各競技で相次ぐ延期・中止の発表、ラグビー中止の本当の理由は

 新型コロナウイルスの感染拡大を食い止めようと、各競技のリーグが次々に試合の延期や中止、無観客での実施を発表していた3月上旬、ラグビーのトップリーグ(TL)は「別の理由で」リーグ戦中止を発表した。

 4日、TLに参加する日野のロック、ジョエル・エバーソン(29=ニュージーランド出身)が、コカイン所持、使用で麻布署に違法薬物使用の容疑で逮捕された。日野は5日、「重大な法令違反により逮捕されたことに対し、深くおわび申し上げます。部員の服務規律の順守、コンプライアンスに関する意識を徹底してまいります」とのコメントを発表し、チームは無期限の活動自粛に入るとした。

 これを受けてTLは9日、太田治チェアマンが会見を行い、3月に予定していた3節分、合計24試合全ての中止を決定した。同チェアマンは会見で、試合の延期ではなく、中止とした理由を「選手へのコンプライアンス教育を徹底するための措置」と説明。TLとしての、いわば連帯責任を取る形を選んだと明かした。

 政府の「新型コロナウイルス感染症対策専門家会議」が「ここから1、2週間の動向が感染を拡大させないための瀬戸際」と見解を示した2月下旬から、Jリーグがいち早く延期を決定したのを筆頭に、各リーグとも延期や中止の方向に一気に舵を切った。

 TLも2月26日の時点で、3月8日までに含まれる7節と8節、合計16試合の延期と、この代替試合を3月21日、22日、8節分は5月2日、3日に移行する日程までファンに開示していた。

 8日以降の日程を再度検討しようかというタイミングだった4日、TL所属の選手としてわずか9カ月の間に3人目となるコカインによる逮捕者を出す、異常ともいえる事態が起きた。チェアマンは「ラグビー選手イコール薬物、のようなイメージを早く払しょくしたい。日本ラグビーの存在を揺るがす大きな問題、非常事態」と、危機感を露わにした。

 中止期間でのコンプライアンス教育徹底を強調したものの、ラグビー界は危機感あふれるコメントをわずか9カ月前に発表したばかりだ。

「ワンチーム」が流行語大賞の一方で、フェアプレー精神は深刻な危機に直面

 W杯日本大会を控えていた昨年6月、TLの名門、トヨタ自動車の2選手、樺島亮太とイエーツ・スティーブン(ニュージーランド出身)がわずか1週の間に逮捕され、ラグビー界には衝撃が走った。

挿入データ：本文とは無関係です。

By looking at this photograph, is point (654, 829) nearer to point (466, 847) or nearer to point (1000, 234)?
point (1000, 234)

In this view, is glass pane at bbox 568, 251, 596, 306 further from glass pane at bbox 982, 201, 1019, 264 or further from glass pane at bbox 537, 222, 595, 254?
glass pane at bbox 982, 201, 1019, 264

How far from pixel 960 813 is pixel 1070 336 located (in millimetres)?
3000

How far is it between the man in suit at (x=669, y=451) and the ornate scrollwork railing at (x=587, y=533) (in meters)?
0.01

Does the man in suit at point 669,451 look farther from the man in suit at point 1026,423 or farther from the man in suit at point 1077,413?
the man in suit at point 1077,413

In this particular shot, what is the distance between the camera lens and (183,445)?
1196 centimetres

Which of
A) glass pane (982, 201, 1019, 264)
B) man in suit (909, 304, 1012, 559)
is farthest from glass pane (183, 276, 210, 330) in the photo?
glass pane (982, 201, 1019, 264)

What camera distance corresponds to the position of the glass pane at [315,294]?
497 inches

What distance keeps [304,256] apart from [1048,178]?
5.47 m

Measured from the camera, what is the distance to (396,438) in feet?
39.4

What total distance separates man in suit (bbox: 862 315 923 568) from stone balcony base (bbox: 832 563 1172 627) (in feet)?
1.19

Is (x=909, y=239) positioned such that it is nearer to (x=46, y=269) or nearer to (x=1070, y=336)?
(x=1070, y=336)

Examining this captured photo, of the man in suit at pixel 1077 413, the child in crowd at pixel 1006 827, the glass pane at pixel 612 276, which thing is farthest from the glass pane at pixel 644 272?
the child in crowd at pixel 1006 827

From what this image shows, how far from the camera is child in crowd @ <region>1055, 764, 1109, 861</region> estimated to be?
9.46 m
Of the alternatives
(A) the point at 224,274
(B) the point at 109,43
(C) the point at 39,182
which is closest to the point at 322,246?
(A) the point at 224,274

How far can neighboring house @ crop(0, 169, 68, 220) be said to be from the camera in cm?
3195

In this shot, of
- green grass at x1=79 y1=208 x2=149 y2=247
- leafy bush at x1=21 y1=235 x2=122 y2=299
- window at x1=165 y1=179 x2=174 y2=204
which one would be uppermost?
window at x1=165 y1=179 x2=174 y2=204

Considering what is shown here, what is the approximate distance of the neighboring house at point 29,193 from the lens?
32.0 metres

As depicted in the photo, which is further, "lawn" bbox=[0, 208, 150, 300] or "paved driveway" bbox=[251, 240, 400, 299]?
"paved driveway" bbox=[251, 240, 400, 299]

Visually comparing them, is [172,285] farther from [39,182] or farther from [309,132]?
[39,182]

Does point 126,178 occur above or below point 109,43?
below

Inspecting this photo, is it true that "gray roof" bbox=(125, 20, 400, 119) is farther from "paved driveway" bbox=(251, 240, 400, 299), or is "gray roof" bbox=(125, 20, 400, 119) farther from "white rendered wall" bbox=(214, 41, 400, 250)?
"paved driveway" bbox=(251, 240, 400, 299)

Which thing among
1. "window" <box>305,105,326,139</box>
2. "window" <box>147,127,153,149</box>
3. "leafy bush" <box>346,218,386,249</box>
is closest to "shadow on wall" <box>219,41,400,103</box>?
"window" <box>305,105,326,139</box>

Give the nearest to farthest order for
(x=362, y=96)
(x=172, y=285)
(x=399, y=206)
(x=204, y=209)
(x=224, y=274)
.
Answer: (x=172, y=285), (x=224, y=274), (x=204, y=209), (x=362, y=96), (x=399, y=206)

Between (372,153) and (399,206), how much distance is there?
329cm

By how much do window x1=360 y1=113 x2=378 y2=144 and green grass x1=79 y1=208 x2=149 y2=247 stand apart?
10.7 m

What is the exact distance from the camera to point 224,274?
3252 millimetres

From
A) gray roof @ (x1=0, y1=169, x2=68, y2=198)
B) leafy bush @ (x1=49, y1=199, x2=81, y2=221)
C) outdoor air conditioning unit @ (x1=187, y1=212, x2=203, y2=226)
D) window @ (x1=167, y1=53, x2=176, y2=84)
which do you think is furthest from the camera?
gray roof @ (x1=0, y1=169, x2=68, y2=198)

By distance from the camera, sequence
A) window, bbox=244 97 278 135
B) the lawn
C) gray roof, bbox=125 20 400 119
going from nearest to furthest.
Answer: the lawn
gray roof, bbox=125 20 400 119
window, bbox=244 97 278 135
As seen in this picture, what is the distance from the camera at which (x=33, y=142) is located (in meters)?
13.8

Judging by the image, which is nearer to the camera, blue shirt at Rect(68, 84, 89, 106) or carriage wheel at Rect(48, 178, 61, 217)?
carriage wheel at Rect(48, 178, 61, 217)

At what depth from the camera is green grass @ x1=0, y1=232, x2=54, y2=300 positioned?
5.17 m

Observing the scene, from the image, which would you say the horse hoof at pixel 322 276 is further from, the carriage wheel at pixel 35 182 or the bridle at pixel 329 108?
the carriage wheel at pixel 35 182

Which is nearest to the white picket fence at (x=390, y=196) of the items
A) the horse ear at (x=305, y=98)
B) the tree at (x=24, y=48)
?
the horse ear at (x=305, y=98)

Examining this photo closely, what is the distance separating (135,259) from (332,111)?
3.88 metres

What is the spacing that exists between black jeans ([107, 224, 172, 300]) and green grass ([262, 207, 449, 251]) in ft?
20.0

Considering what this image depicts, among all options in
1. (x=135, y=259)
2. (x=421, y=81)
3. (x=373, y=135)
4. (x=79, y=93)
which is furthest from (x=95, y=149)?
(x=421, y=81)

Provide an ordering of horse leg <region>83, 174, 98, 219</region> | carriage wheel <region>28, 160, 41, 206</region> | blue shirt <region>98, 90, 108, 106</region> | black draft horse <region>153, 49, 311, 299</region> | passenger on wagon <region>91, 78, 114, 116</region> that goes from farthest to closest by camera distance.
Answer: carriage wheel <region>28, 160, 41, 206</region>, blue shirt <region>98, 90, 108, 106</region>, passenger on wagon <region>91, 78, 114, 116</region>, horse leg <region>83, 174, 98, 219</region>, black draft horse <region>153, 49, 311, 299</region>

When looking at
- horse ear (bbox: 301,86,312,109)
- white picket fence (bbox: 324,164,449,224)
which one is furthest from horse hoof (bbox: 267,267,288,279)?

この時、日本ラグビー協会の岡村正会長(当時)が発表したコメントは「同じチームから2人目の逮捕者が出たことは、日本ラグビーの根幹を揺るがす大変な事態」というもので、太田チェアマンが発表したのも全く同じ内容だった。

 様々な対策が実施されたうえで今年1月12日のTL開幕を迎えたはずだったが、舌の根も乾かぬうちに、同じく薬物の違法行為で逮捕者が出るとは恥ずべき事態だ。他競技で、もしこんな事件が続けば、「ラグビーの根幹を揺るがす」どころか、競技の存続にさえ関わるだろう。

 日本で初めて行われたラグビーW杯では「ワンチーム」と、海外出身選手も日本代表として団結するダイバーシティーの好例として注目が集まった。熱狂の陰で、コカイン問題はかき消されてしまったのだろうか。太田チェアマン、関係者は「対策はしっかり取った」という。